O Chega é de uma família política que tem vários representantes a governar pela Europa fora. Sabemos perfeitamente o que acontece nesses casos: a independência dos tribunais piora, a liberdade de imprensa é atacada, os direitos das minorias sofrem, a qualidade da democracia afunda. É assim, por exemplo, na Hungria, de Viktor Órban, que gravou um vídeo de apoio a Ventura — um momento que teria sido revelador se perdêssemos mais tempo a noticiar o que acontece no mundo quando se coloca um Ventura no poder e menos tempo a noticiar o que diz um Ventura para lá chegar.

A democracia liberal não é uma forma de governo desenhada para agradar a toda a gente, assim como a liberdade de expressão não está constitucionalmente consagrada para proteger ideias simpáticas.
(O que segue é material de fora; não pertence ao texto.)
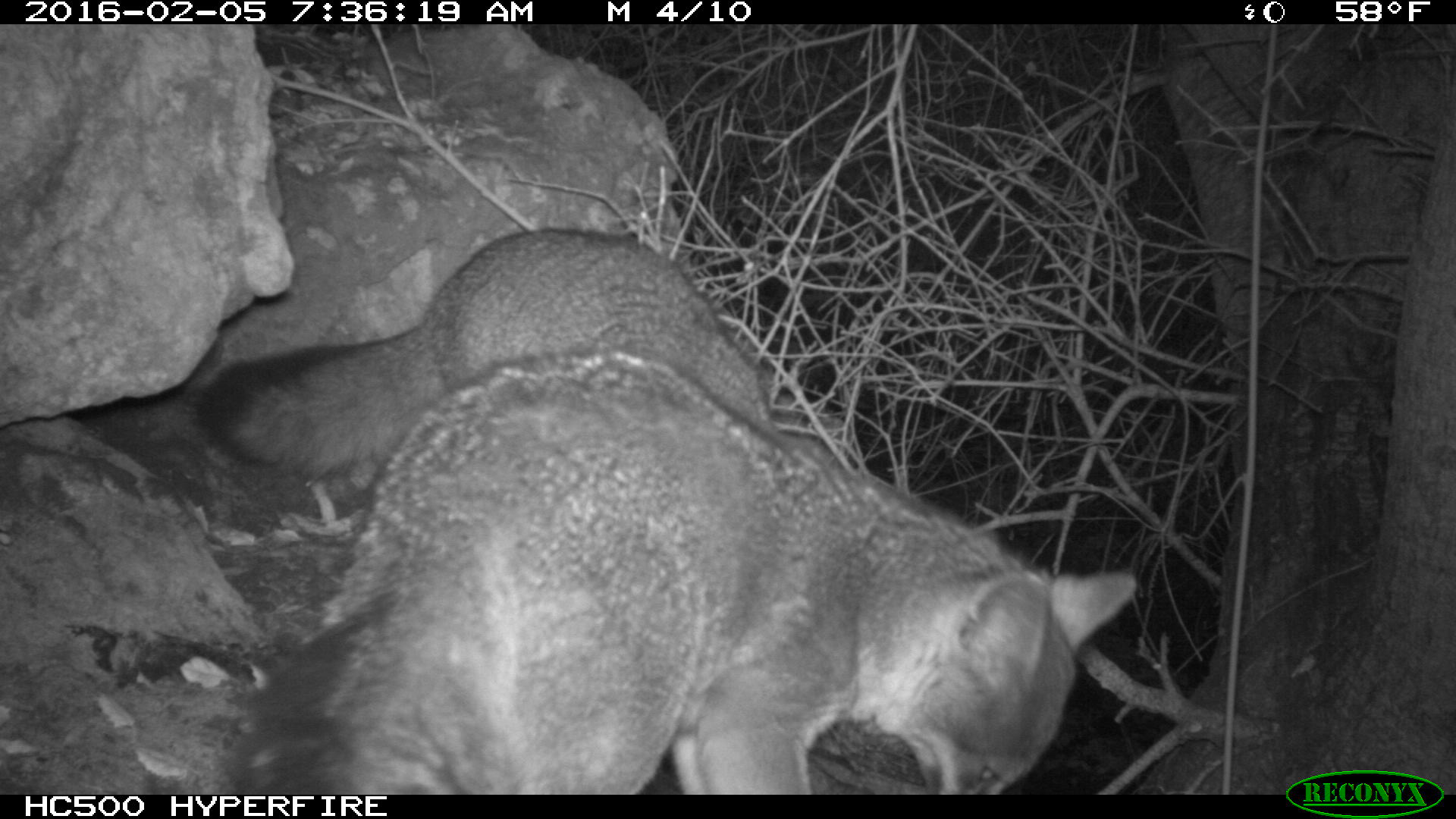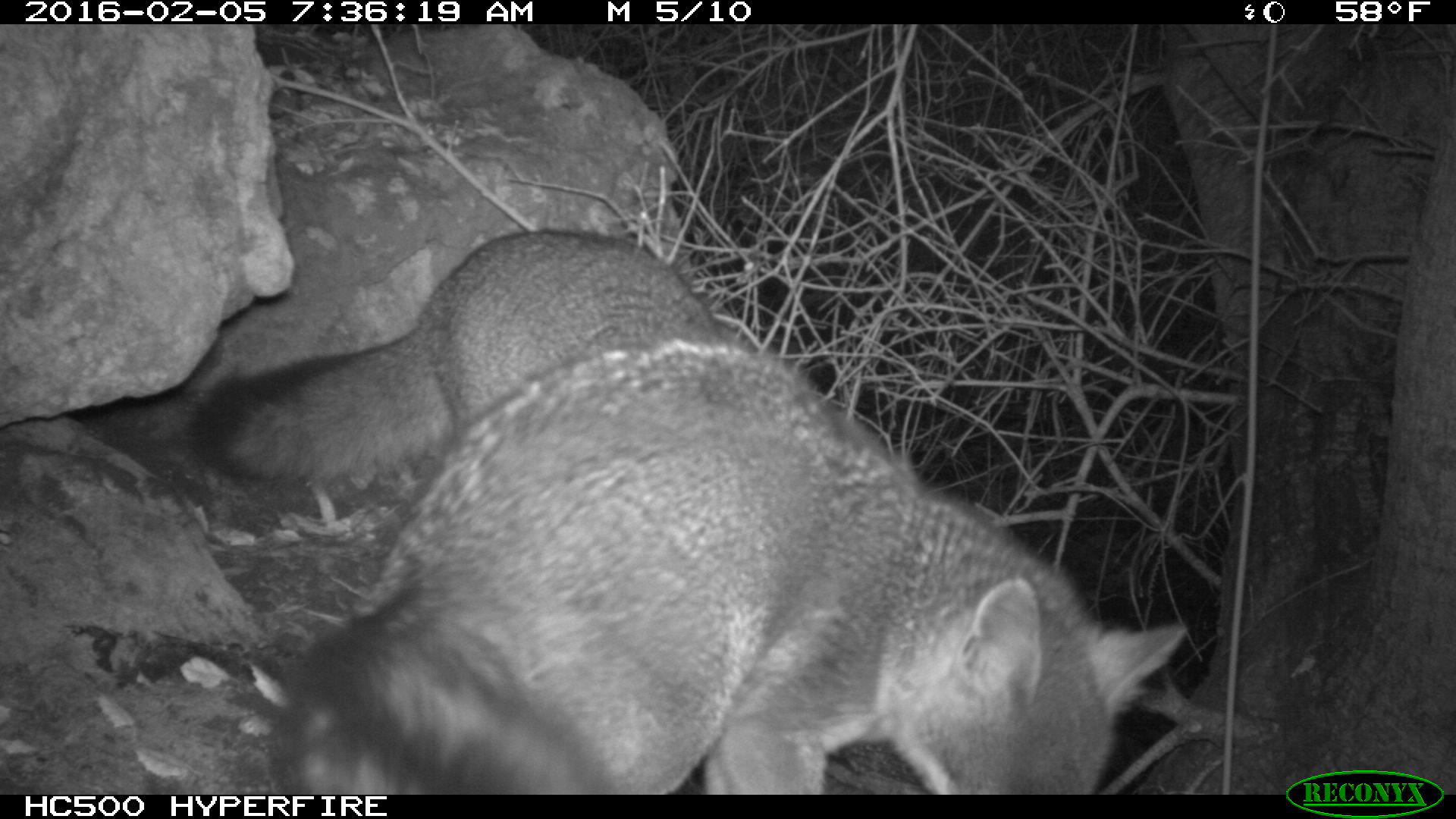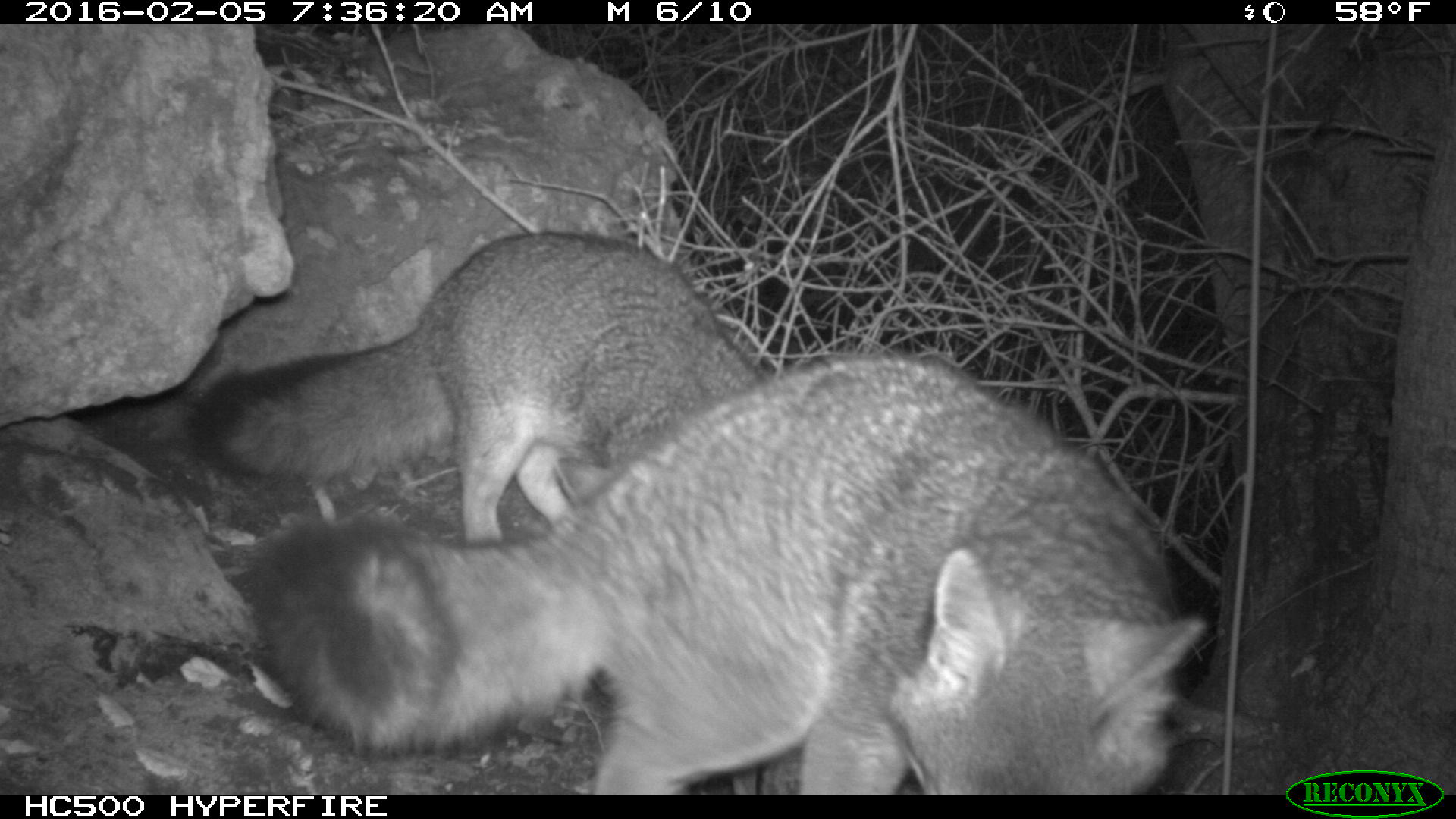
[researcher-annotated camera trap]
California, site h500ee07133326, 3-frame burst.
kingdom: Animalia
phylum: Chordata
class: Mammalia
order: Carnivora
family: Canidae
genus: Urocyon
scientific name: Urocyon littoralis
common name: island fox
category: fox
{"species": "fox (island fox) (Urocyon littoralis)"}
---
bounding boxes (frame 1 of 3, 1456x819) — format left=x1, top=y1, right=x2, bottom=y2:
fox: left=228, top=351, right=1137, bottom=795; left=193, top=228, right=781, bottom=469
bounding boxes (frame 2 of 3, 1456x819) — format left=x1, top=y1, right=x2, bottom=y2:
fox: left=271, top=334, right=1188, bottom=795; left=188, top=228, right=725, bottom=480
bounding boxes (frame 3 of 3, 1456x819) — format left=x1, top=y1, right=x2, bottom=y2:
fox: left=251, top=354, right=1207, bottom=795; left=187, top=231, right=761, bottom=544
É este o sistema que defendemos, de pesos e contrapesos, de consensos e concessões, de dissenso em igualdade, de respeito na diferença.
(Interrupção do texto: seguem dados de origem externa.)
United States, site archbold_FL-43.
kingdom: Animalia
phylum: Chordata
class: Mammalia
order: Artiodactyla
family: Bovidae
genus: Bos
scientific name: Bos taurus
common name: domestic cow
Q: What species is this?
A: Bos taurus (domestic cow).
Em Portugal, votou-se em massa e o resultado desse processo democrático amplamente participado foi uma votação significativa num tipo de partido que, noutros países, reduziu (ainda mais) a qualidade da democracia. Sempre houve caminhos democráticos para desfazer democracias — para surpresa de ninguém —, assim como sempre houve formas de mentir com a verdade. Quando as fundações de uma casa são frágeis, o tecto que nos abriga é o mesmo que nos esmaga.

O tempo não está nem para carinhos coniventes nem para derivas antidemocráticas “boazinhas”. É essencial — urgente — reforçar a democracia, agindo nestes eixos comuns de que se alimentam a desinformação e os populismos: falta de literacia, maniqueísmos, instituições desacreditadas e exclusão social. A maioria das soluções necessárias precisa de tempo, coragem e consensos, mas deve começar a ser construída agora, através de sinais claros de mudança de rumo.

A democracia e a verdade não devem meter medo a ninguém. A sua fragilidade sim.